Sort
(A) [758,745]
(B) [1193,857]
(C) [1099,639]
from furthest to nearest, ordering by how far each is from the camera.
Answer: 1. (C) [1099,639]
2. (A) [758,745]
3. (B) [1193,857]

◆ Aim of the exercise: Rewrite every line of the items above as a JSON list of strings, one string per line, leaving out blank lines.

◆ Solution for this task:
[
  "Sort",
  "(A) [758,745]",
  "(B) [1193,857]",
  "(C) [1099,639]",
  "from furthest to nearest, ordering by how far each is from the camera.",
  "Answer: 1. (C) [1099,639]",
  "2. (A) [758,745]",
  "3. (B) [1193,857]"
]